Using castor oil to get rid of moles


If you turn to the internet to help you get rid of moles in the back garden, you may have come across a recipe that suggests using half a cup of dish soap, along with half a cup of castor oil. Essentially, you want a fifty/fifty split of both ingredients. When you're ready to repel moles, use a gallon of warm (ish) water and around three to four tablespoons of your new castor oil and dish soap mixture, mixed together in a spray bottle, ready to repel.


Why use castor oil?

Nobody really seems to know why castor oil has been used for generations to repel moles, although it is believed that mixture will douse the tunnels and prevent insects, such as earthworms, from entering that area. When there are no worms, the moles can't find food.

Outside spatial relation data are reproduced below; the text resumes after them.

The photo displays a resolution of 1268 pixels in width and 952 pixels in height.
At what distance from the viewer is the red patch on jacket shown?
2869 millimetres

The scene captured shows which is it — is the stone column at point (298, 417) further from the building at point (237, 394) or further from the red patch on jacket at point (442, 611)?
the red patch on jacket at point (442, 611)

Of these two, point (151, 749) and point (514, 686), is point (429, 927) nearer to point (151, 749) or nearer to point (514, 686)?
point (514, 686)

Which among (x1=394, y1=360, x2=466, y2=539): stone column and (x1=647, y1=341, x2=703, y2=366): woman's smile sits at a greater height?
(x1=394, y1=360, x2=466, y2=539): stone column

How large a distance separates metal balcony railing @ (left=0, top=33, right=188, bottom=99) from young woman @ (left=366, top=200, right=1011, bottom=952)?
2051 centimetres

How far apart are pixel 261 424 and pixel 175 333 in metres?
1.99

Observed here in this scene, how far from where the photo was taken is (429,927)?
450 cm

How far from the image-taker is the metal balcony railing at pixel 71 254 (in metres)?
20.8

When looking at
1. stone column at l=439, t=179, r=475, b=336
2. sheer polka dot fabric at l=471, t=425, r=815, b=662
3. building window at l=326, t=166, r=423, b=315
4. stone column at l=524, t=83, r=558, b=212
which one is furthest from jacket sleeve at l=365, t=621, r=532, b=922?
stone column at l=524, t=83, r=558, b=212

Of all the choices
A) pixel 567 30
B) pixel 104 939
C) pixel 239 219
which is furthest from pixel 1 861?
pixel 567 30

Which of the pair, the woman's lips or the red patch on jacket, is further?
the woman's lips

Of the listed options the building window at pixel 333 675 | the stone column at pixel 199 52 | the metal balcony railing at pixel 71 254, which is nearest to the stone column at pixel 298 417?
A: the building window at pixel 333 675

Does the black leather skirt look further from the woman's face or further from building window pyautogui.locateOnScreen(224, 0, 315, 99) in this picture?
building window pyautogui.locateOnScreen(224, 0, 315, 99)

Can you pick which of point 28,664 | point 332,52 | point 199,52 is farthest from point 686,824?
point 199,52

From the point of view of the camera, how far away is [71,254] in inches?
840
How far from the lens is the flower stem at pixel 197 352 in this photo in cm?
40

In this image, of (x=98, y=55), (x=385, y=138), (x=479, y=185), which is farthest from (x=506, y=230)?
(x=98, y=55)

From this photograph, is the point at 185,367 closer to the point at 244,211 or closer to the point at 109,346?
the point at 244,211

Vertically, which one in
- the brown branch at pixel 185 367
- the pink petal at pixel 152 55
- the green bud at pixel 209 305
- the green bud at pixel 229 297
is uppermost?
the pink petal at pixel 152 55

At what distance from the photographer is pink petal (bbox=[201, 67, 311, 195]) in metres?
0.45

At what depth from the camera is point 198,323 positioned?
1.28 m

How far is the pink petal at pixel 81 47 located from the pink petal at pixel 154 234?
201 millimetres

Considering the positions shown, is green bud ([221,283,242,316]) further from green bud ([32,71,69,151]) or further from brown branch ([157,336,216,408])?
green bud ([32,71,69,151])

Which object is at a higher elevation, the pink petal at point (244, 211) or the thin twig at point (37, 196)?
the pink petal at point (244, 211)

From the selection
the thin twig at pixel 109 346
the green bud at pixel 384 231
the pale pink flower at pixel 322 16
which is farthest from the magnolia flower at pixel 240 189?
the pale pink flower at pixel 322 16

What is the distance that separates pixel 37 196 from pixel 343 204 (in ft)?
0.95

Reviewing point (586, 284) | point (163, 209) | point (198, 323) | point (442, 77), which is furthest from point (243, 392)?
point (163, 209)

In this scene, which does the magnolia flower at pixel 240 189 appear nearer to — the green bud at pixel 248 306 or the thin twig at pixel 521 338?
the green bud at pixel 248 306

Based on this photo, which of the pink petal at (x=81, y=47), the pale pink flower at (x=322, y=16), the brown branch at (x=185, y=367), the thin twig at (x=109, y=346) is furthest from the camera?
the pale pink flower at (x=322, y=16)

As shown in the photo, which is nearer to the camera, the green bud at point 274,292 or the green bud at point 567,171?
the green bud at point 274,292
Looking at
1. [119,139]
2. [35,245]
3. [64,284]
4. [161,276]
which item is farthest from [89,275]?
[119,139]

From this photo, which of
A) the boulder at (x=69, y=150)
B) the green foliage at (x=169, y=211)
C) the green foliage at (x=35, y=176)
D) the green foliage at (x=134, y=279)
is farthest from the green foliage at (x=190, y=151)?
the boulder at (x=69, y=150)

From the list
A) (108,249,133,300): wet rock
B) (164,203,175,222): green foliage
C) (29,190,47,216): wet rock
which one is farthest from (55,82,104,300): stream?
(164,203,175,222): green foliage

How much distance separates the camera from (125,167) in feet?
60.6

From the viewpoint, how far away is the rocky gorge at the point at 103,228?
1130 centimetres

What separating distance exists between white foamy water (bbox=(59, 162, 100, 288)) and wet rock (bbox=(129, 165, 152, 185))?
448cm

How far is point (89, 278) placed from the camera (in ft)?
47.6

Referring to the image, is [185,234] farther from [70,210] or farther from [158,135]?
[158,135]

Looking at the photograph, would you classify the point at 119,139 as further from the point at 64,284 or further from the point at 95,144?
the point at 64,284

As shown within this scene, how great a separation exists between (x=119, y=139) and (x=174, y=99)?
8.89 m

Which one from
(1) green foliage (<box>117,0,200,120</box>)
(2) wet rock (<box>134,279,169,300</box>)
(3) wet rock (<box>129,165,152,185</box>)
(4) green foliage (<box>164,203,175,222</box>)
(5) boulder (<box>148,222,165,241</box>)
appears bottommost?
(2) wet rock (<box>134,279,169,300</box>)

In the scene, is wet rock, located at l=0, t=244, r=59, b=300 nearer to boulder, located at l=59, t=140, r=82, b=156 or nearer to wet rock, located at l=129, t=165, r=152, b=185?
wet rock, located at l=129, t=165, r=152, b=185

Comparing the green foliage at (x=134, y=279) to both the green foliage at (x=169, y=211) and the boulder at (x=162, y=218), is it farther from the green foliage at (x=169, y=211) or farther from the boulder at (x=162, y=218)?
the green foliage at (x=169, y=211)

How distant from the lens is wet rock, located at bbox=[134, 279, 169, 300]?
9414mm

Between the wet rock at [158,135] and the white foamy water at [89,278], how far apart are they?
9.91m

That tunnel will then become a pointless tunnel for the animal, encouraging it to find another tunnel to find food and hang out.


The reality is...

Of course, you would need to use a serious amount of the mixture to make sure you penetrate down into the ground far enough to cover a mole tunnel in castor oil. Temporary tunnels are built near the surface, but permanent ones are built further down into the ground, sometimes over thirty centimetres deep or more. A quick spray of castor oil on the surface isn't going to affect a deep tunnel or the mole within it very much.

Castor oil for moles may have worked once upon a time, but it certainly doesn't show effectiveness now. All it encourages the mole to do, if it even affects them at all, is abandon that one tunnel and find somewhere else to hangout. That somewhere else could be just a few inches to the left or right of where you're trying to repel it from, which still provides you with a problem.